:: SOURCE DATA

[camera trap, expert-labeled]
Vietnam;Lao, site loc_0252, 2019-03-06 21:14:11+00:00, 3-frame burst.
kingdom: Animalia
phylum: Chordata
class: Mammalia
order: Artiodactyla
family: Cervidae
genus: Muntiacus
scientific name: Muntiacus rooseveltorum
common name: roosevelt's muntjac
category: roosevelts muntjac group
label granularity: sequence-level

::::
:: SOURCE DATA

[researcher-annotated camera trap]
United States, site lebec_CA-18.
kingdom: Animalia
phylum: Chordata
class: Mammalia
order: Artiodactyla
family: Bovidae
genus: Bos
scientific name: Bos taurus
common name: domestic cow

::::
:: SOURCE DATA

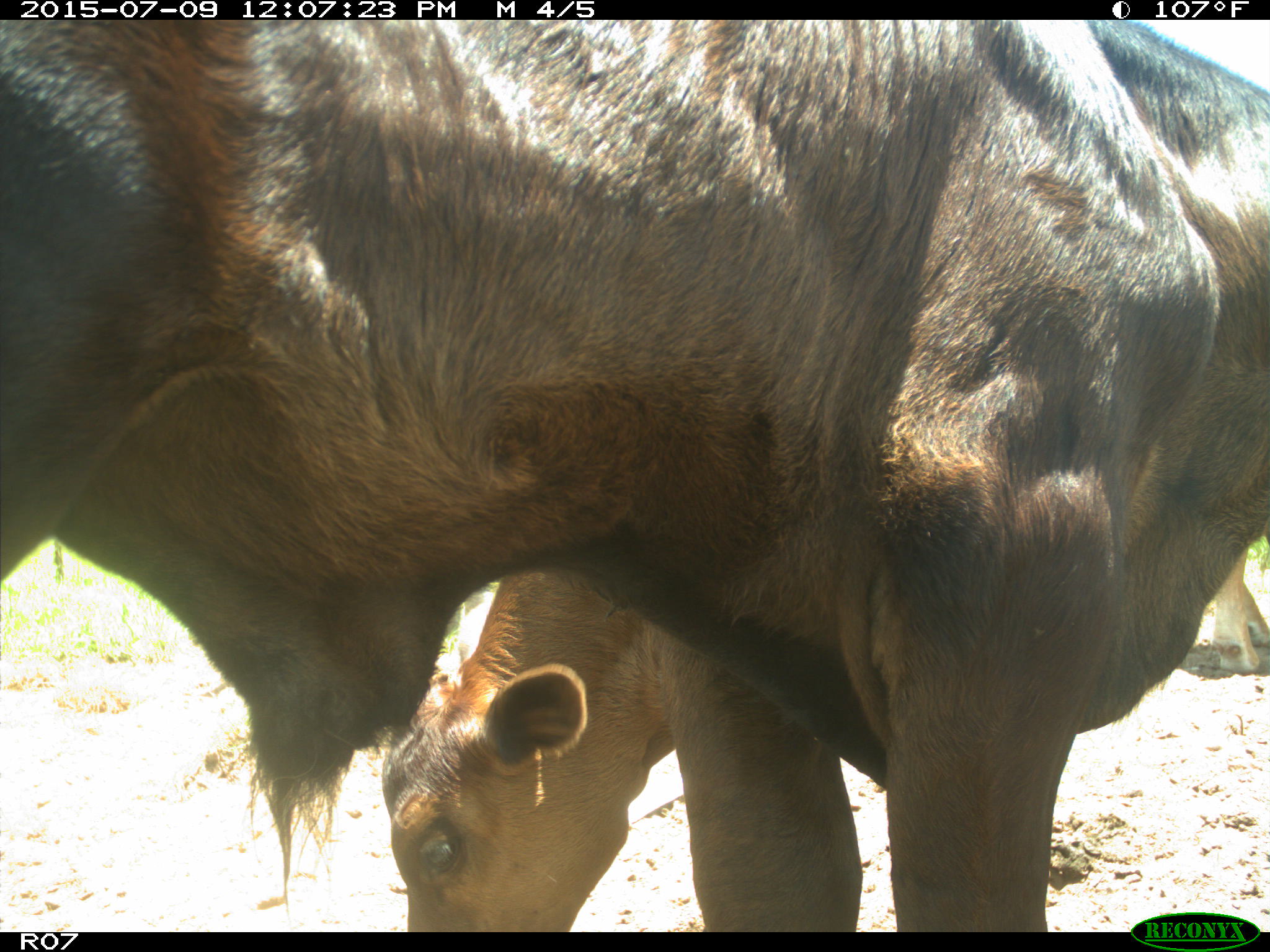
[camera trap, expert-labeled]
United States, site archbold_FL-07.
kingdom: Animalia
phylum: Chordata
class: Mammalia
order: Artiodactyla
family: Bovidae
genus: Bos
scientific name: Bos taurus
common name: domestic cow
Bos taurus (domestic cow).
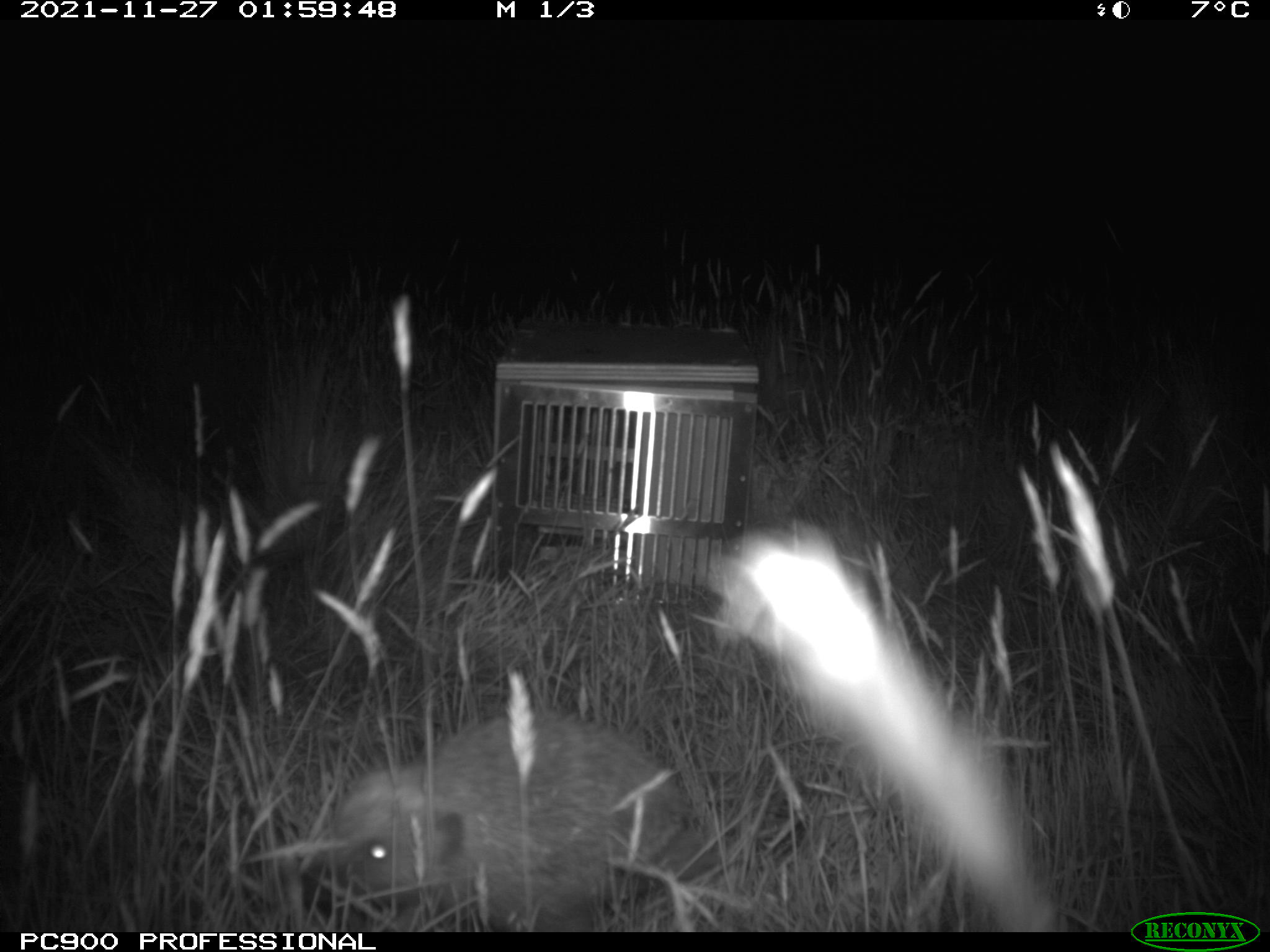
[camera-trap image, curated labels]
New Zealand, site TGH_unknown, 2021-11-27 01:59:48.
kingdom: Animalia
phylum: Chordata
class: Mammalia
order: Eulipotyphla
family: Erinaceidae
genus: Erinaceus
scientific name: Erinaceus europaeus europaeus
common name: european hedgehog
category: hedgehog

::::

*WORK INSTRUCTION:*
Show me every line in the data above that includes "camera".

*YOUR RESPONSE:*
[camera trap, expert-labeled]
[researcher-annotated camera trap]
[camera trap, expert-labeled]
[camera-trap image, curated labels]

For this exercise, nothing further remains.